– Давно это было – начал рассказывать старый егерь, задумчиво вороша тлеющие в печурке угли. – Мне тогда, почитай, годков семь-восемь было. Лихое время тогда наступило. Как какое проклятие над Россией тогда случилось. Люди все как из ума выжили – шутка сказать, царя-батюшку скинули. Но все случилось из-за этой войны проклятой мировой – едрить ее в растуды. Нечисть, видно, какая-то ее задумала, и нечисть тогда и подниматься стала. Испокон веку, старики говорили, такого никто не видывал. Только при Петре Алексеевиче, говорили нам прадеды, а им ихние прадеды сказывали, рыскали вокруг сел оборотни, а нечисть по погостам бесновалась – за то в народе его Антихристом и нарекли. Говорить только про то никому не велено было, а ослушникам ноздри рвали и лбы клеймили, опосля чего на Урал да в Сибирь ссылали в страшные рудники и шахты, откуда, говорят, никому назад уже хода не было.
Старик закрыл дверцу печи и пошаркал к своему стулу, бывшему, наверняка, ровесником своего хозяина. Тот не спеша опустился в него, достал из кармана кацавейки скомканный газетный лист, расправил его, а затем оторвал от него неширокую полоску бумаги. После этого он вытащил и другого кармана кисет с саморучно выращенным и засушенным по особому способу самосадом – чтобы был поядренее, да позабористее – и аккуратно высыпал табак на бумажку. Свернув самокрутку и проведя языком по краю бумаги, старый егерь задымил своей цигаркой, наполнив воздух дымом, который непривычному человеку мог показаться ядовитыми газами, применявшимися немцами во время битвы на Ипре.

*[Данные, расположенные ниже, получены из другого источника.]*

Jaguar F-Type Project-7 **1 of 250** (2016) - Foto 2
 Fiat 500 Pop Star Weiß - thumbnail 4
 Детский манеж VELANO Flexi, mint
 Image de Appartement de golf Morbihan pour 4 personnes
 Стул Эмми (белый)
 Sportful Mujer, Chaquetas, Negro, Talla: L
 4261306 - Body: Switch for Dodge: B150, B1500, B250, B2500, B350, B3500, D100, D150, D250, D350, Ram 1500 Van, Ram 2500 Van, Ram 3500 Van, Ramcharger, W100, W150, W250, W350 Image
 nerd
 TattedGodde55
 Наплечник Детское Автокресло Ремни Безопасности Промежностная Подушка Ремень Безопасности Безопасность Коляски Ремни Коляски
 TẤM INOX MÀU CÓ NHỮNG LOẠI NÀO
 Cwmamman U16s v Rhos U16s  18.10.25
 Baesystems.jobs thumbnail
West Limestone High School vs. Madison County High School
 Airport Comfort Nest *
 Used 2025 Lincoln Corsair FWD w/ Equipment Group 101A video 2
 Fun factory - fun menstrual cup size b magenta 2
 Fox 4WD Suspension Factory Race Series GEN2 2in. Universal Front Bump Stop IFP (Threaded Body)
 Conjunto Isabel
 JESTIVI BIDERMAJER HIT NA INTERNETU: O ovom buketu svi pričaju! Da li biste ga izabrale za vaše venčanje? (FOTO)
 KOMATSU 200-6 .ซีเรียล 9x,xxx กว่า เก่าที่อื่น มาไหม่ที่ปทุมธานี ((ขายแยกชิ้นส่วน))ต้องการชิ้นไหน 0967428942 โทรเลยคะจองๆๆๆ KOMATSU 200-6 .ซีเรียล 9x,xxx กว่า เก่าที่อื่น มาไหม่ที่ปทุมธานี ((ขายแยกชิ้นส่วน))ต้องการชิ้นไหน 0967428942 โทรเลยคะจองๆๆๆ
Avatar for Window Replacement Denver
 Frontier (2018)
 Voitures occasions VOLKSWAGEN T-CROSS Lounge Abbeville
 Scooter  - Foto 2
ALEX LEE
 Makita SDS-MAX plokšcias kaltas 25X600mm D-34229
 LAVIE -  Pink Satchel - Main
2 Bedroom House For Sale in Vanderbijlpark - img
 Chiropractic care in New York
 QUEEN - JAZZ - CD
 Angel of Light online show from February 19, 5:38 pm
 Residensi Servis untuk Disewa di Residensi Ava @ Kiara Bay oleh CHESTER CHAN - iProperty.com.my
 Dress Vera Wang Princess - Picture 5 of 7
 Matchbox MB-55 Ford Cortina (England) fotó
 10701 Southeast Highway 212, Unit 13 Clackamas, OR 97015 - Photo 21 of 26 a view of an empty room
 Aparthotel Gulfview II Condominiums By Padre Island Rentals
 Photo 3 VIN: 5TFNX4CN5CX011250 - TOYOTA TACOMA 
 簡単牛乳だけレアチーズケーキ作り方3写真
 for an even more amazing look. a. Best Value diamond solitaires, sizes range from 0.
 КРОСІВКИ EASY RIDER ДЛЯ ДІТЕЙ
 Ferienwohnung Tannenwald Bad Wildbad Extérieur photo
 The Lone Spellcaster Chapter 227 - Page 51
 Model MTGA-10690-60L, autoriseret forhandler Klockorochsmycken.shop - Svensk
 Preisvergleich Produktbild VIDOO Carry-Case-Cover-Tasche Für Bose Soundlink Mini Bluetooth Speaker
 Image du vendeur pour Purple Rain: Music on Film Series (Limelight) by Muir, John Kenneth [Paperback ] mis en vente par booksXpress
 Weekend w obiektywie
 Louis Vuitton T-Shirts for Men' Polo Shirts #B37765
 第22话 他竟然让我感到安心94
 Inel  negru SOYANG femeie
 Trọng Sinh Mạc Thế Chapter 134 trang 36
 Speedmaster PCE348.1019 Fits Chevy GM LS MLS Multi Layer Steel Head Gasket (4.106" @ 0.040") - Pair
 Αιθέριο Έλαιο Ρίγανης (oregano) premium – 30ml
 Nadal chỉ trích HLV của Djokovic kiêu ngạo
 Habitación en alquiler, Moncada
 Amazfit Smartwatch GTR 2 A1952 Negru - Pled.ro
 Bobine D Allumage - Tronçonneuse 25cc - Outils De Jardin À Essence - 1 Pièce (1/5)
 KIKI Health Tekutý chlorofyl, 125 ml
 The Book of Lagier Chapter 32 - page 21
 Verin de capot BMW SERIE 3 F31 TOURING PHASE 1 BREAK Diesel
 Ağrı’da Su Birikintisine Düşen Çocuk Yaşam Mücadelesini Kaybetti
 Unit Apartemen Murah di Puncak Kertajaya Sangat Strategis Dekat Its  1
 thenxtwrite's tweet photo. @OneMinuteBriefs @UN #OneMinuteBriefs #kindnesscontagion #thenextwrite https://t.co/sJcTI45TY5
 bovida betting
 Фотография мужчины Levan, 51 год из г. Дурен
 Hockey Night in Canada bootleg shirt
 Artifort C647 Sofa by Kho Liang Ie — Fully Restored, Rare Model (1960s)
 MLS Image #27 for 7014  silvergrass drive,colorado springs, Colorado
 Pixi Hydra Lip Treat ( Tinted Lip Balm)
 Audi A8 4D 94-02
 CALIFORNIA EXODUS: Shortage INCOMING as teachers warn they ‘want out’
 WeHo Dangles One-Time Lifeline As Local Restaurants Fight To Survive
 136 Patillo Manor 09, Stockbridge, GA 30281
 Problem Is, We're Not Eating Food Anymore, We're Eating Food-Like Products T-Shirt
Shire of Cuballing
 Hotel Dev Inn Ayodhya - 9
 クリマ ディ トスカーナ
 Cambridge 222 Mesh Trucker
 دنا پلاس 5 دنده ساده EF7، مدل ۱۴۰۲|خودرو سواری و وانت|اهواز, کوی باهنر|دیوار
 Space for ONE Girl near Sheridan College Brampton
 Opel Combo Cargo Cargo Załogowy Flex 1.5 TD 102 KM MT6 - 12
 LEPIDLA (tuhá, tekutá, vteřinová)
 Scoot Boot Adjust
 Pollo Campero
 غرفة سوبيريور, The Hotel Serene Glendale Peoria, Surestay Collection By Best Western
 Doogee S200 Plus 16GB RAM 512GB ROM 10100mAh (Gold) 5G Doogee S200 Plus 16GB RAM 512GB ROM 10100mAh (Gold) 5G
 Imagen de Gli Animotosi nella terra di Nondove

– Что за бумага пошла! Не бумага, а невесть что – недовольно пробурчал он. Вот раньше была бумага, так бумага. Бывалочи, от «Правды» такой дух шел, что и дым выпущать не хотелось. А сейчас везде одни нитраты. Да и печатают что – срамоту одну. Эту бумагу только на подтирку пускать, а не на курево.
– Вы, кажется, что-то насчет нечисти рассказывали – вынужден был перебить его я.
– Да, милок, плохая пошла бумага – продолжал он, будто и не слыша меня. А про нечисть то я тебе сейчас расскажу. Ты чай себе заваривай. История то не маленькая – коротко не расскажешь. Нечисти, сынок, у нас здесь полно было. Говорят, выходит она только в лихую пору – жди тогда беды большой. Так оно и вышло. Упаси Боже кому еще такое увидеть – страх ужасный.
По лицу старика пробежала тень. Дотоле добродушное и приветливое оно превратилось в каменную маску какого-то древнего изваяния. Взгляд его остекленел, и зрачки неподвижно уставились в одну точку. Рука с дотлевающим в ней окурком застыла в неподвижности на столе. Было видно – старик вновь переживает те далекие события, случившиеся с ним на заре его долгой и непростой жизни.
Неожиданно он скинул с себя оцепенение и начал скрипучим старческим голосом рассказывать свою историю. По ходу повествования он все больше и больше воодушевлялся, а под конец его даже стал вставать со своего стула, хромая взад и вперед по избушке и усиленно жестикулируя. Я в восхищении слушал его рассказ, даже не задумываясь о том, правда то или нет. В любом случае, история, рассказанная егерем, была достойна того, чтобы быть записанной.
Недавно я вновь приехал к своему давнему знакомому, чтобы уточнить у него некоторые детали, касающиеся этой истории, но с сожалением узнал, что его больше нет.
Безмолвный могильный холмик встретил меня на кладбище. Погода была сырой и дождливой. Ветер гнал серые тучи по небу и срывал с деревьев последние пожухлые листья. С сожалением и грустью смотрел я на последнее пристанище рассказчика, чья история так сильно запала мне в душу.